The silence that followed was laced with discomfort. Her answer wasn't wrong—but it was brutally impersonal.

Instructor Reuss nodded, unreadable. "Pragmatic. Now… von Zehrtfeld, Lelouch?"

Lelouch, who had been leaning back, eyes half-lidded in thought, straightened and spoke calmly.

"My sister outlined a method of isolating risk and securing outcomes. But I would suggest another layer—perception management."

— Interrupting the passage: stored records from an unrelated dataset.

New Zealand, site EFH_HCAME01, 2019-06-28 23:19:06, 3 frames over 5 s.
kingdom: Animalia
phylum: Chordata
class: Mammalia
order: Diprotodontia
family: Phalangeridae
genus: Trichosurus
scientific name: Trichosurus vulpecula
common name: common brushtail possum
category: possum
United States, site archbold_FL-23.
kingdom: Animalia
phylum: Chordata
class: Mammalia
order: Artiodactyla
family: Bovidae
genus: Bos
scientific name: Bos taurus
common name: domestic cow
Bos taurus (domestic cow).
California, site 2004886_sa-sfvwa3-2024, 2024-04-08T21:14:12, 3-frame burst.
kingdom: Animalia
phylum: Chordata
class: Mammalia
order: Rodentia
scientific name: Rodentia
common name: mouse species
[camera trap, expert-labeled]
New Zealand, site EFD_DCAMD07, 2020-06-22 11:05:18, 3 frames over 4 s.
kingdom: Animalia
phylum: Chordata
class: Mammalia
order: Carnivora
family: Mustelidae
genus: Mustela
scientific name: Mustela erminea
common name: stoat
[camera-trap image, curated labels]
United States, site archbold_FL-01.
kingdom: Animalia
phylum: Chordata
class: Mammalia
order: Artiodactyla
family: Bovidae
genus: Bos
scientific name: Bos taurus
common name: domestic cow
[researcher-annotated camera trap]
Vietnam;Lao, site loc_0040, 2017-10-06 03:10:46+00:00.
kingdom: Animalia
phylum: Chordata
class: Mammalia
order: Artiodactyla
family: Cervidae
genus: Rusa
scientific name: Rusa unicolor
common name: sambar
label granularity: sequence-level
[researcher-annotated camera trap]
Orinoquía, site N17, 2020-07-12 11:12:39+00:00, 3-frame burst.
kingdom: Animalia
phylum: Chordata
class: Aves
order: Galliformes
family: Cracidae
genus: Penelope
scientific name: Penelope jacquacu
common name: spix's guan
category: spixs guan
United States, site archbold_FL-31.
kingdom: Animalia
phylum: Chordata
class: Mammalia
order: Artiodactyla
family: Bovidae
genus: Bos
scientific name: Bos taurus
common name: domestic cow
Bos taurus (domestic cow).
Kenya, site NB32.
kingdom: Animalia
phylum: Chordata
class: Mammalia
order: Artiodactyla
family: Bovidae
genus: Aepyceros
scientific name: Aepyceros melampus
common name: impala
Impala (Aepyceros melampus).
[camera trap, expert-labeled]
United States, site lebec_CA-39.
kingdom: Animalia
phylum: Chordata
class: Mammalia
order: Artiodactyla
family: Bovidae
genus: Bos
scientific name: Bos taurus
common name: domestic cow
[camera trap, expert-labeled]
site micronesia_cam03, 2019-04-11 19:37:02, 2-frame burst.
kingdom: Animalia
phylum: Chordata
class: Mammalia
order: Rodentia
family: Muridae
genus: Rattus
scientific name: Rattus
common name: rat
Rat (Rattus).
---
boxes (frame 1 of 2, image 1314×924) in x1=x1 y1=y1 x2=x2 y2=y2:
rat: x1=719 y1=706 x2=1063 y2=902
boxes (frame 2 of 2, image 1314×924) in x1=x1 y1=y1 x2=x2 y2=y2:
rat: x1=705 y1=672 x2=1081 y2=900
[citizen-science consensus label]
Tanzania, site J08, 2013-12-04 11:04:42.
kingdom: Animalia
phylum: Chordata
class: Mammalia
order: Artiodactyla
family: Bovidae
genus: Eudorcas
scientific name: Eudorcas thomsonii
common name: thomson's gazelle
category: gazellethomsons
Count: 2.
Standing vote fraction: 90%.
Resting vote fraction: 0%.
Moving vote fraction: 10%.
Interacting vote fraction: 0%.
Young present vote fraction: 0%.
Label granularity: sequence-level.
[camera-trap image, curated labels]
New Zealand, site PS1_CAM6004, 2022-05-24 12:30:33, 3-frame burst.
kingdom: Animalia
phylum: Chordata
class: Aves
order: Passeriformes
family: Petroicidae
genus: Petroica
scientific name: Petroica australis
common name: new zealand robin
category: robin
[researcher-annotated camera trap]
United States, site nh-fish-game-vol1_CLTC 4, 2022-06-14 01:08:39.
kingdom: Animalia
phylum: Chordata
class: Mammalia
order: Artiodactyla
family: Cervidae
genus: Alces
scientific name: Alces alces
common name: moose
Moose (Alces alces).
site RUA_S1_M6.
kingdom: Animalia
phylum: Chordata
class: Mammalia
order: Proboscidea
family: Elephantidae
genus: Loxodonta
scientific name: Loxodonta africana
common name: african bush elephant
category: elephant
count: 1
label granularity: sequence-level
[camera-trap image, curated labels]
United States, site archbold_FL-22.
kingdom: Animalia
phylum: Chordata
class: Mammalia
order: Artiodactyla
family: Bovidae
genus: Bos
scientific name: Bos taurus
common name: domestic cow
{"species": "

His tone sharpened slightly. "The mission must succeed, yes. But consider the implications of how it succeeds. If the partner is volatile, leverage their motivations—fear, pride, desperation. Make them believe they are crucial. Give them a role that feels significant, even if inconsequential. Maintain morale through illusion if necessary."

He paused. "And then manage the narrative. Present unity externally. Suppress internal discord. Success, in the eyes of Command, is not only measured in mission metrics, but in perceived cohesion, adaptability, and leadership."

Another silence. This one held weight.

Reuss studied both of them for a long moment. "Two strategies. One focuses on control and efficiency, the other on manipulation and perception." He gestured between them. "Two sides of warfighting doctrine. Cold logic and psychological dominance."

He stepped forward, gaze narrowing. "And both effective. Provided you never falter."

The rest of the class seemed to shrink back slightly, sensing a deeper game unfolding.

But Lelouch and Tanya only inclined their heads in quiet acknowledgment—mirrors of calculation, each shaped by a different war, yet bound by a name heavier than most titles.

The academy had its prodigies.

But only two bore the von Zehrtfeld legacy.

And beyond the academy, the battlefield was already brewing.